* _Assignment_: Reproduce the passage of the text below on anonymity and social networks, starting with "But best of" and going on through "is Robert Paulson.".

Big technology success is typically a history of backlash and reaction, and then reaction to the original reaction. That is to say, people get sick of the old, and want something totally new.
It’s not about technology — it’s about human nature.
Facebook has made many people (or at least me) somewhat nauseated with the brand of Panopticon-esque, narcissistic oversharing that the popular social network feeds off of.
That’s great, you just checked in at Panera/got engaged/are watching House re-runs. Who cares?
Also, there’s no real possibility of debate or meaningful connection when everyone fears the ignored status update, and chases the update or photo that gets a bunch of light blue “thumbs up” Likes. Users are playing for their audience.
The next social network success, if there is one, will go the opposite route: anonymity is power. Say what you want, let the crowd decide if it’s worthy. Who you are, where you are, and what you just ate/did/married do not matter. It will be more Fight Club than post-collegiate materialist brag fest.
The idea, and the content you’re sharing, are all that matters.
Perhaps this is part of the reason why Reddit’s traffic is skyrocketing, reportedly hitting 1.2 billion pageviews per month at this point. On Reddit, it doesn’t matter who you are, and you can hide behind a silly user name if you’d like — as you could back in the “golden age” of the Web.
But best of all? Stuff gets done on there. They saved a man’s wedding. They gave a girl with terminal cancer good memories. And they showed me a couple thousand cool cat GIFs.
All semi-anonymously. In death, a member of Project Mayhem has a name. His name is Robert Paulson.

* _Data supplied_:
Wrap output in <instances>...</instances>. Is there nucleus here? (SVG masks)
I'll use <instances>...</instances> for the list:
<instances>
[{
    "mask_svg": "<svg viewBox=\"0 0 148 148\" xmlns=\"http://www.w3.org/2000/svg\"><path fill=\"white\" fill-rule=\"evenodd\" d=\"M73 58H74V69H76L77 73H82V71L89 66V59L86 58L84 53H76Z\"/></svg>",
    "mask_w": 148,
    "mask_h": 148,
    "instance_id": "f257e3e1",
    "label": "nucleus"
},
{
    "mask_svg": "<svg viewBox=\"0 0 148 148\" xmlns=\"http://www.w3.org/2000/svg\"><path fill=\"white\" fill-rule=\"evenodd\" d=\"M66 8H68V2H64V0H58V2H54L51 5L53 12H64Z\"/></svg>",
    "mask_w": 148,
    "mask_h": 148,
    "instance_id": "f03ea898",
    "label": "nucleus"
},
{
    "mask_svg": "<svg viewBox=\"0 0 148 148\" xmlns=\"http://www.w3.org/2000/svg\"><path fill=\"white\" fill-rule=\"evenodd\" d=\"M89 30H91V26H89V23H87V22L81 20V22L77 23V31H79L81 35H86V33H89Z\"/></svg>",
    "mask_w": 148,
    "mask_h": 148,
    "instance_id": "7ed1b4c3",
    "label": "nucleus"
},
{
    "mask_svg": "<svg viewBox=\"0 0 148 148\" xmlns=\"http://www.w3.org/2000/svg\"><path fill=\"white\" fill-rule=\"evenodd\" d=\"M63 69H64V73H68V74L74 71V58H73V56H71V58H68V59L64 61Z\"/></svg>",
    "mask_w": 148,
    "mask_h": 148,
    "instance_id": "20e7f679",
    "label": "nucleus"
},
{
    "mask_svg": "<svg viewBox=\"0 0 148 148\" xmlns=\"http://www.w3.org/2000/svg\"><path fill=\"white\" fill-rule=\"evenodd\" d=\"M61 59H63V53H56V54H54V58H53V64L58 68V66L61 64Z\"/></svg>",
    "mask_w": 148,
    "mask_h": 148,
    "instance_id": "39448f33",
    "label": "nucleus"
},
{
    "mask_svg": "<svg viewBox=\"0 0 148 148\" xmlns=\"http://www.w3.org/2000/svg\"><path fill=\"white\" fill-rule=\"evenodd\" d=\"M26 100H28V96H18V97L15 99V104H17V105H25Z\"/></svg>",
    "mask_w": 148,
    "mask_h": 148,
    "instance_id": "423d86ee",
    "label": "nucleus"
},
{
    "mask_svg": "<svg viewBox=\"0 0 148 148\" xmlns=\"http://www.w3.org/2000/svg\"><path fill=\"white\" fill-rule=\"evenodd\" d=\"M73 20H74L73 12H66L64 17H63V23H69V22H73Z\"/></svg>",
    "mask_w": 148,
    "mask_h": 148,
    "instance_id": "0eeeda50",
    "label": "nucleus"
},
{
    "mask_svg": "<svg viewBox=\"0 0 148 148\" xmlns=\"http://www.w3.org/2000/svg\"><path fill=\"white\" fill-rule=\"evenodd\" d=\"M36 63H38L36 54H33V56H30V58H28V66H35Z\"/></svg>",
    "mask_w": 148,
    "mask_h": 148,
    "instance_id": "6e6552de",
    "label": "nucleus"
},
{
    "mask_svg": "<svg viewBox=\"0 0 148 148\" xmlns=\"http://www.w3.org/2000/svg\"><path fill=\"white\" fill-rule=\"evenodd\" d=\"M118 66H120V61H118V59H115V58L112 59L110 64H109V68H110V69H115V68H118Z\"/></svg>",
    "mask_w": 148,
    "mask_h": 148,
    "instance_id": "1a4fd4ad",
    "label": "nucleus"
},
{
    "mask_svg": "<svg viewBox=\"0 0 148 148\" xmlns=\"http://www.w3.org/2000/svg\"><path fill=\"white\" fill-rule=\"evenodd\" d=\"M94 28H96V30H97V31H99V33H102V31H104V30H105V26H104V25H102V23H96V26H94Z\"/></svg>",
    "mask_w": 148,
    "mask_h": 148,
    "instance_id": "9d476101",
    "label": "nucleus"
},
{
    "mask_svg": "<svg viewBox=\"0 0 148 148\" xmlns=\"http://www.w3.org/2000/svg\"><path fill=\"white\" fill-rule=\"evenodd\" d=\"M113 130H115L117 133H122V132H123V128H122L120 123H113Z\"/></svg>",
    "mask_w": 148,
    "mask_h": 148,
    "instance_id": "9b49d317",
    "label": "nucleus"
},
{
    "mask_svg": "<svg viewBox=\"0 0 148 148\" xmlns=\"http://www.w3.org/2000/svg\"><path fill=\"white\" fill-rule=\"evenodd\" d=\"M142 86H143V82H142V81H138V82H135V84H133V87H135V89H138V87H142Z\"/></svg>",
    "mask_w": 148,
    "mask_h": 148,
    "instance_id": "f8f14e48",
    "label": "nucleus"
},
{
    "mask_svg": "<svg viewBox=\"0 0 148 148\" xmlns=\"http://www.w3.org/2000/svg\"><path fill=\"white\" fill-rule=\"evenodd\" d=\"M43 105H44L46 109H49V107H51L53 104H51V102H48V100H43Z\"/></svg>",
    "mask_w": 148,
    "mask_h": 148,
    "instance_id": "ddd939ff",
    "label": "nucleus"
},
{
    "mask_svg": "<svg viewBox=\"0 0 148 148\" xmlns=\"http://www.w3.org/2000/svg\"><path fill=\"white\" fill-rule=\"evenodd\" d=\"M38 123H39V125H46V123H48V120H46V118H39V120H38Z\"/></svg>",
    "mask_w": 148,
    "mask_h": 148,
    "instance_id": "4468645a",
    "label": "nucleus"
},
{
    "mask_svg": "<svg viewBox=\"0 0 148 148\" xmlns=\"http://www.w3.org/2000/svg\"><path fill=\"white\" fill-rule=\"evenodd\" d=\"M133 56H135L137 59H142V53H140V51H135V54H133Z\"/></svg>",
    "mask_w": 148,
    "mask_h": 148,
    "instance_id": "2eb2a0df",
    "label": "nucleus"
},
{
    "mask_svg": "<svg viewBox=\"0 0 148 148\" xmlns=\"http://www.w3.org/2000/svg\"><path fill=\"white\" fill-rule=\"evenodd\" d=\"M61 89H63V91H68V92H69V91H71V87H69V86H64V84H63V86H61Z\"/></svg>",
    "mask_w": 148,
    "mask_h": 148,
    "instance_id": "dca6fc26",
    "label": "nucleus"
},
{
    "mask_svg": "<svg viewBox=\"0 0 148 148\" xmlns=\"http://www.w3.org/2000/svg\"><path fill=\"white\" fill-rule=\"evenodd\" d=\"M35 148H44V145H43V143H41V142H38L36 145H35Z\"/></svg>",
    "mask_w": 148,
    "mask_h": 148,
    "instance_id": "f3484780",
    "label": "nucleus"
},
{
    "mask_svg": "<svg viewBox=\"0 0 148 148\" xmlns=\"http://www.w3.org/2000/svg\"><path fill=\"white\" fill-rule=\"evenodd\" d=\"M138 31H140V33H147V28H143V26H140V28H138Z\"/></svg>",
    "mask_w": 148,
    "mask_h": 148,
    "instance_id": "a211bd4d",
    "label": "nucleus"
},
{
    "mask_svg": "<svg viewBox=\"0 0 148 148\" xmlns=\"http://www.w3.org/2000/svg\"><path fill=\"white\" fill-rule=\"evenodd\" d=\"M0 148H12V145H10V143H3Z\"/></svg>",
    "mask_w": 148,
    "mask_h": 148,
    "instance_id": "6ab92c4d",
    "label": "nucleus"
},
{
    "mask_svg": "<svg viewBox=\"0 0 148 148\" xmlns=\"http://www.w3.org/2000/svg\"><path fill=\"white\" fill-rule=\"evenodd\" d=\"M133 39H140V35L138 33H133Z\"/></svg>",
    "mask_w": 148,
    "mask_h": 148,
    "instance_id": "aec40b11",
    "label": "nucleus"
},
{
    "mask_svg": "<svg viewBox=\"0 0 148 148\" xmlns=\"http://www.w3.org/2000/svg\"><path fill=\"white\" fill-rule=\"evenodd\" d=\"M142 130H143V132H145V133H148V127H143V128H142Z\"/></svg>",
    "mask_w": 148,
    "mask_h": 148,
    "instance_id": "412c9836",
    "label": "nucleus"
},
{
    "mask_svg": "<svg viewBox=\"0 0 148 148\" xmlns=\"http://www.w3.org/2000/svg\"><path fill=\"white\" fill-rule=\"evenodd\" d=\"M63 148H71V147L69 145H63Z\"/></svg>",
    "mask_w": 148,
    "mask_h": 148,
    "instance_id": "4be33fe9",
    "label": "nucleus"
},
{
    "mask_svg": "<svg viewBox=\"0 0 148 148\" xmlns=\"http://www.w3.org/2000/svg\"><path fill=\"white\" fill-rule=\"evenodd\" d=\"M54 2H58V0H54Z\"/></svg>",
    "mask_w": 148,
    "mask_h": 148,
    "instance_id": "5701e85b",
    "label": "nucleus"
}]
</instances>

* _Written answer_:
But best of all? Stuff gets done on there. They saved a man’s wedding. They gave a girl with terminal cancer good memories. And they showed me a couple thousand cool cat GIFs.
All semi-anonymously. In death, a member of Project Mayhem has a name. His name is Robert Paulson.